Jostabeere pflanzen und pflegen

Die Jostabeere (Ribes × nidigrolaria) ist eine robuste Kreuzung aus Schwarzer Johannisbeere und Stachelbeere, die seit 1977 im Handel erhältlich ist. Sie vereint die Wüchsigkeit der Stachelbeere mit dem Aroma der Schwarzen Johannisbeere.

Herkunft und Merkmale

Die Jostabeere entstand durch Kreuzung von Schwarzer Johannisbeere und Stachelbeere und kam erstmals 1977 in den Handel. In Österreich ist sie auch als Rigatze bekannt. Etwa zeitgleich wurde in der damaligen DDR eine ähnliche Kreuzung unter dem Namen Jochelbeere gezüchtet. Die Sträucher werden 1,5 bis 2 m hoch, sind dornenlos und bilden große, schwarze Früchte, die mild-aromatisch schmecken. Jostabeeren sind äußerst robust und widerstandsfähig gegen Mehltau und Gallmilben.

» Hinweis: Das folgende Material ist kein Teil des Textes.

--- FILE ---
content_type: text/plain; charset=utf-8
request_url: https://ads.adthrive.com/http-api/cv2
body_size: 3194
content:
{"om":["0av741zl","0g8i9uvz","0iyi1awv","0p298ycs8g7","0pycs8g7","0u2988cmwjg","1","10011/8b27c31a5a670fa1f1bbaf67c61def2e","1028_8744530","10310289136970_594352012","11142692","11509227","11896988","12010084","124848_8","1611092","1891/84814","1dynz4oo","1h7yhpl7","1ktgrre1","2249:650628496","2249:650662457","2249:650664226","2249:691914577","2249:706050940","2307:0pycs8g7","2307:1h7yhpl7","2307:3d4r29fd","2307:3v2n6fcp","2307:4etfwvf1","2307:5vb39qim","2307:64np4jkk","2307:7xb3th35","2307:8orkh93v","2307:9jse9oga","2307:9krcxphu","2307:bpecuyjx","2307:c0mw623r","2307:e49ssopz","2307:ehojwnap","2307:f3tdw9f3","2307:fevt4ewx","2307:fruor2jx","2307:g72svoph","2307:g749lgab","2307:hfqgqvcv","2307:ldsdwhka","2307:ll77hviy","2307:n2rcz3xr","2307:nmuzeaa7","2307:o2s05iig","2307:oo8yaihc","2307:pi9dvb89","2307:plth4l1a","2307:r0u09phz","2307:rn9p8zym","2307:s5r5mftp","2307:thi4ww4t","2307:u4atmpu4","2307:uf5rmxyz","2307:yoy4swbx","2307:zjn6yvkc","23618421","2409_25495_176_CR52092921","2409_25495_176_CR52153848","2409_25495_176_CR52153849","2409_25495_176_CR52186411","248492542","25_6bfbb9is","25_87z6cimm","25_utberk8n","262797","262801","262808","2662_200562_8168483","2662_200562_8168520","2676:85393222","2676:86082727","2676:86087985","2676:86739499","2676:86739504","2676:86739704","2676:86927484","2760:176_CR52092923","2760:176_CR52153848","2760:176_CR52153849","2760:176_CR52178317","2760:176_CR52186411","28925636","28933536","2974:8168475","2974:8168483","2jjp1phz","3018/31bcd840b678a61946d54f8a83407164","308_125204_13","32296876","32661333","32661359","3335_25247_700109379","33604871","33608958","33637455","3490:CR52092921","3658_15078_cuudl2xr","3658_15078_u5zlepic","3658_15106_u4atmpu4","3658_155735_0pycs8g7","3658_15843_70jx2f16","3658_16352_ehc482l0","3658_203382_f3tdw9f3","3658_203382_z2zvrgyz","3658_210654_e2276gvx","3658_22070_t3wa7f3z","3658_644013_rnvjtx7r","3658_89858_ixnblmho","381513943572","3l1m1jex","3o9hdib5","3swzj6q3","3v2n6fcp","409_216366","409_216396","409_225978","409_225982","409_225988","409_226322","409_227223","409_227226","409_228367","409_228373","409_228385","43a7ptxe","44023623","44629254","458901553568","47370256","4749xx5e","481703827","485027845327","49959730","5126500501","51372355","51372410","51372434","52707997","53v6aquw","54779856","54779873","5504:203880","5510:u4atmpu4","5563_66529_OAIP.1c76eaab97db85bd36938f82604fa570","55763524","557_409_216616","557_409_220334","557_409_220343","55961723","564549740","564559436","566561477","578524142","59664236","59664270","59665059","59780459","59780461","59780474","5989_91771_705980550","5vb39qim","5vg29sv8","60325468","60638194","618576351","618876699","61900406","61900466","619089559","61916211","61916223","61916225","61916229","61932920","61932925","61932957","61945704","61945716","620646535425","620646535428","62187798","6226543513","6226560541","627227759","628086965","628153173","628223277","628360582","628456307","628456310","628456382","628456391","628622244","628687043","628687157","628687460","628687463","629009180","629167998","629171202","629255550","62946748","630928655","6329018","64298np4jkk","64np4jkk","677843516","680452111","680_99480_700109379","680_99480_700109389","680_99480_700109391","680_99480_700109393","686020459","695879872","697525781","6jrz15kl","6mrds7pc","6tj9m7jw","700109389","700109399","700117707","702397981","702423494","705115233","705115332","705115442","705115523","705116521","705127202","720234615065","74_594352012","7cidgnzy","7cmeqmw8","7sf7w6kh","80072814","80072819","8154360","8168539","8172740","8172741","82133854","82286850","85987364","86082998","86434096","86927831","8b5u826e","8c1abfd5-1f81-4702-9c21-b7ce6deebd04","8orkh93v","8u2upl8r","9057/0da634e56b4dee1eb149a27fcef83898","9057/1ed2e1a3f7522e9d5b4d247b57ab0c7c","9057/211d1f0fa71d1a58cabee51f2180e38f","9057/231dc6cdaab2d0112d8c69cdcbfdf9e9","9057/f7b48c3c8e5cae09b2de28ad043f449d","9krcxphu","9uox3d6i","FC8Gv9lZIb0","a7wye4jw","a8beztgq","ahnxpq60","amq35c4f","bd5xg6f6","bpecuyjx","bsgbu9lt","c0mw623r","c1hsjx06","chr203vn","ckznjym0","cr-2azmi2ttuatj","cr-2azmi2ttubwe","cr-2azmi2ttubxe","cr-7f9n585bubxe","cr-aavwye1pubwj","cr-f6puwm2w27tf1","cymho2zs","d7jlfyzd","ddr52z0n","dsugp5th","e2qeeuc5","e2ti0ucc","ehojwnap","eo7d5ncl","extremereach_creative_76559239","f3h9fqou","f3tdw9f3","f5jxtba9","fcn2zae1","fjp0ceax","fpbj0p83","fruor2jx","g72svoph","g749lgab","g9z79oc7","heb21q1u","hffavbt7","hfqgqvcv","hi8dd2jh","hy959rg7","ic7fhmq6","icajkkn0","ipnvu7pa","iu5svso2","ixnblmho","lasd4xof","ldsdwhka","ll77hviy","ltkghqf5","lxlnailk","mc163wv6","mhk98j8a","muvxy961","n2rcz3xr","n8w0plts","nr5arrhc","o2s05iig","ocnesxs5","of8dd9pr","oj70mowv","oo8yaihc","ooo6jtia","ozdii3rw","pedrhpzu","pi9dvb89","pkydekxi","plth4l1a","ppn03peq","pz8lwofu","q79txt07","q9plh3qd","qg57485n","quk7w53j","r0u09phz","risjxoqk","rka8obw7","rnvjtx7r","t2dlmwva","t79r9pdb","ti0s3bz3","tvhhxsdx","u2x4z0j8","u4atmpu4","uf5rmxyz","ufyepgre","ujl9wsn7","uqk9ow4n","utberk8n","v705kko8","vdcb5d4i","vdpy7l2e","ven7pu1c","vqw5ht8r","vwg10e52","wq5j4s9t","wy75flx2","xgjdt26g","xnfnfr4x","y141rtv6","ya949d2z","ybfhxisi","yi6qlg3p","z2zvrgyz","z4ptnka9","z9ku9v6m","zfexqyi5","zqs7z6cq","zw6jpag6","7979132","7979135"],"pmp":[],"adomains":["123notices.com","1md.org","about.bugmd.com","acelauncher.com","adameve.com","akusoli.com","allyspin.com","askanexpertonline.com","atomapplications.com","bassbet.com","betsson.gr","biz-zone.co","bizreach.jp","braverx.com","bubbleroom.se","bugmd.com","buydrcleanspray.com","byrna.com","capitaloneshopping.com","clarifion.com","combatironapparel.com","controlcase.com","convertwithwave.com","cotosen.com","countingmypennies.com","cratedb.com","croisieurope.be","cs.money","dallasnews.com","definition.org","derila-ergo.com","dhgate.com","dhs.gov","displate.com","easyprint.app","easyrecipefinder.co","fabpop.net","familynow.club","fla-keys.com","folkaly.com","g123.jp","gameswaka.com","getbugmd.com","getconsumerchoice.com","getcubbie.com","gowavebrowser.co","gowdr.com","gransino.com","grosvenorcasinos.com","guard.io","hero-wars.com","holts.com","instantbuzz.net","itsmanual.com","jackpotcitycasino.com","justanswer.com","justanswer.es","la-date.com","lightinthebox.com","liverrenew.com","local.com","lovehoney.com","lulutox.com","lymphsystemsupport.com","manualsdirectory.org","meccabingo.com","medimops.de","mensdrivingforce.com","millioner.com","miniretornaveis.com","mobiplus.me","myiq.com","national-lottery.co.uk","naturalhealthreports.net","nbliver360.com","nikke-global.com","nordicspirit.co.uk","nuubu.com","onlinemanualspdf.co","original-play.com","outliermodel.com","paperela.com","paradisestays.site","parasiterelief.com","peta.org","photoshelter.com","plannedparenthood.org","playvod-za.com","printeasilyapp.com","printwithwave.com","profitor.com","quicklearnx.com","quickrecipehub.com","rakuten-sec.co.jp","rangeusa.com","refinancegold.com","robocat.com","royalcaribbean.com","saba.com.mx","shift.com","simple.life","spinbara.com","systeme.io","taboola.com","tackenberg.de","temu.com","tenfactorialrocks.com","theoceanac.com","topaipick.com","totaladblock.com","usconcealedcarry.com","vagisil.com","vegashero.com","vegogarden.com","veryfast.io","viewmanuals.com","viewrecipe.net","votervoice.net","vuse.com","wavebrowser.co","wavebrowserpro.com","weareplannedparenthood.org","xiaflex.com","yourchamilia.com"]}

Standort, Pflanzung und Schnitt

Jostabeeren gedeihen an sonnigen bis halbschattigen Standorten mit humosem, durchlässigem Boden. Gepflanzt wird zwischen Oktober und April, Containerware ganzjährig. Der Pflanzabstand beträgt etwa 2 m, da die Sträucher kräftig wachsen. Der Schnitt erfolgt nach der Ernte: Entferne die ältesten Triebe bodeneben und lasse acht bis zwölf junge Triebe stehen. Eine jährliche Kompostgabe im Frühjahr fördert das Wachstum. Jostabeeren sind anspruchslos und benötigen kaum Pflanzenschutzmaßnahmen.

Ernte und Verwertung der Jostabeere

Die Ernte erfolgt ab Juli, wenn die Beeren vollständig schwarz gefärbt und leicht weich sind. Die Früchte sind deutlich größer als Johannisbeeren und schmecken mild-aromatisch mit einer leichten Säure. Sie eignen sich hervorragend für Marmelade, Saft, Kompott und zum Frischverzehr. Eingefroren behalten sie ihr Aroma über Monate. Der Ertrag ist zuverlässig hoch, und die Pflanzen tragen bereits ab dem zweiten Standjahr reichlich. Jostabeeren lassen sich auch gut zu Likör verarbeiten.

Häufig gestellte Fragen

Braucht die Jostabeere einen Befruchter?

Jostabeeren sind selbstfruchtbar, der Ertrag steigt jedoch deutlich, wenn eine Schwarze Johannisbeere oder Stachelbeere in der Nähe steht und für Fremdbestäubung sorgt.

Wie groß werden die Früchte der Jostabeere?

Die Früchte der Jostabeere sind deutlich größer als Johannisbeeren und erreichen etwa die Größe einer kleinen Stachelbeere. Sie sind schwarz gefärbt und schmecken mild-aromatisch.